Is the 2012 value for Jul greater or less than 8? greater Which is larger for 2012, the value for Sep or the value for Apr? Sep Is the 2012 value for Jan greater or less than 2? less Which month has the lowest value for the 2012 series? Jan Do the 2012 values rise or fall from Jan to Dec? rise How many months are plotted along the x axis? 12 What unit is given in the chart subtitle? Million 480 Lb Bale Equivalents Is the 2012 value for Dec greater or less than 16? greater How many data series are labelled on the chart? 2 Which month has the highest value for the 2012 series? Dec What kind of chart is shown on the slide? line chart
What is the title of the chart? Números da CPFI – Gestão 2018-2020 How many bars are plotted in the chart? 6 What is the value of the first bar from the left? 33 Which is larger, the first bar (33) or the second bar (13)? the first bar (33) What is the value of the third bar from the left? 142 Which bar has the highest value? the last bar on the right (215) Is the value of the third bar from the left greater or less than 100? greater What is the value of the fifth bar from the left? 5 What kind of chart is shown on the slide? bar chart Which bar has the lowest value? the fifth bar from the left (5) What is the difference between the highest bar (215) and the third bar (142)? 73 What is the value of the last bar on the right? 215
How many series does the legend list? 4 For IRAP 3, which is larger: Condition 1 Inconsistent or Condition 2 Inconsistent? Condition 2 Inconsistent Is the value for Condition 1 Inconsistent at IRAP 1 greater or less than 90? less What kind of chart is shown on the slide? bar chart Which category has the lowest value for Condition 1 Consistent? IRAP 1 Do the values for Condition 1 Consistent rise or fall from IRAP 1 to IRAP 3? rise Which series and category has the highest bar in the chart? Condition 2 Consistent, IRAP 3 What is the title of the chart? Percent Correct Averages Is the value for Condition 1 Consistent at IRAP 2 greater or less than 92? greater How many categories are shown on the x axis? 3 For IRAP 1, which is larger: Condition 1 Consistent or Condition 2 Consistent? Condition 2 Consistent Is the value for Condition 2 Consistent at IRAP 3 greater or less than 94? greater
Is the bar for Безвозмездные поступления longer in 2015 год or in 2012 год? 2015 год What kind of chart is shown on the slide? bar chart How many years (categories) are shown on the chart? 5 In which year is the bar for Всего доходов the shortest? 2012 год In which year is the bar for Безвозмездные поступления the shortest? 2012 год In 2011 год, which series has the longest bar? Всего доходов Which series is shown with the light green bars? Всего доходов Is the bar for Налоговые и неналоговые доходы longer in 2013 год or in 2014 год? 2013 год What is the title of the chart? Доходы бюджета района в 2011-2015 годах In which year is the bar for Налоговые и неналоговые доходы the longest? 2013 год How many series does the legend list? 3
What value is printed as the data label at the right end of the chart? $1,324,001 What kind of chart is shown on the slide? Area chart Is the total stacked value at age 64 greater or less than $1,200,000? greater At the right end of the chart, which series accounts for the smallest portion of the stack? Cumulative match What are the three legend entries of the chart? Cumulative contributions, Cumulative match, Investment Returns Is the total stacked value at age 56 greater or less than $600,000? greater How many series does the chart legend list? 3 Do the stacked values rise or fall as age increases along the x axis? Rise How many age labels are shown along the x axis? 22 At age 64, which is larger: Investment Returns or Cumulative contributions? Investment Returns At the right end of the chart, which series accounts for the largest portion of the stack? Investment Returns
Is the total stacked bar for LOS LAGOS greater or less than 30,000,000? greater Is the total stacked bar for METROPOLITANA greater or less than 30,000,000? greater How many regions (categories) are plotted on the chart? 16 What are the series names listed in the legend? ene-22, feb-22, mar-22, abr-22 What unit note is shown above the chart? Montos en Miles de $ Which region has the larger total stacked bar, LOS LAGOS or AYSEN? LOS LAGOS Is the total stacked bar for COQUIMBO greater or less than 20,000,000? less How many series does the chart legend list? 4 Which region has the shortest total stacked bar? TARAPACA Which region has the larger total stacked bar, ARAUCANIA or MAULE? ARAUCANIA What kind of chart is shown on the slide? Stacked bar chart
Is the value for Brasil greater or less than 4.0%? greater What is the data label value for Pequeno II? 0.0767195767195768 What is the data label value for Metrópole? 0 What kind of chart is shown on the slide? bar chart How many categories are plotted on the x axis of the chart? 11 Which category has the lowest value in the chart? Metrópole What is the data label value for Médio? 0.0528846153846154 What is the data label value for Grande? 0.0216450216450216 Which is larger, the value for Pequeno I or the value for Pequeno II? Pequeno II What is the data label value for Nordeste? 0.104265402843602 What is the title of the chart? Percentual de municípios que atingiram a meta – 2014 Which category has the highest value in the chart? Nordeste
════════════════
◆ **Instructions for the task**:
Which lines in the records above contain the word "Million"? Extract each of them, treating uppercase and lowercase as different.

◆ **Written solution**:
Is the 2012 value for Jul greater or less than 8? greater Which is larger for 2012, the value for Sep or the value for Apr? Sep Is the 2012 value for Jan greater or less than 2? less Which month has the lowest value for the 2012 series? Jan Do the 2012 values rise or fall from Jan to Dec? rise How many months are plotted along the x axis? 12 What unit is given in the chart subtitle? Million 480 Lb Bale Equivalents Is the 2012 value for Dec greater or less than 16? greater How many data series are labelled on the chart? 2 Which month has the highest value for the 2012 series? Dec What kind of chart is shown on the slide? line chart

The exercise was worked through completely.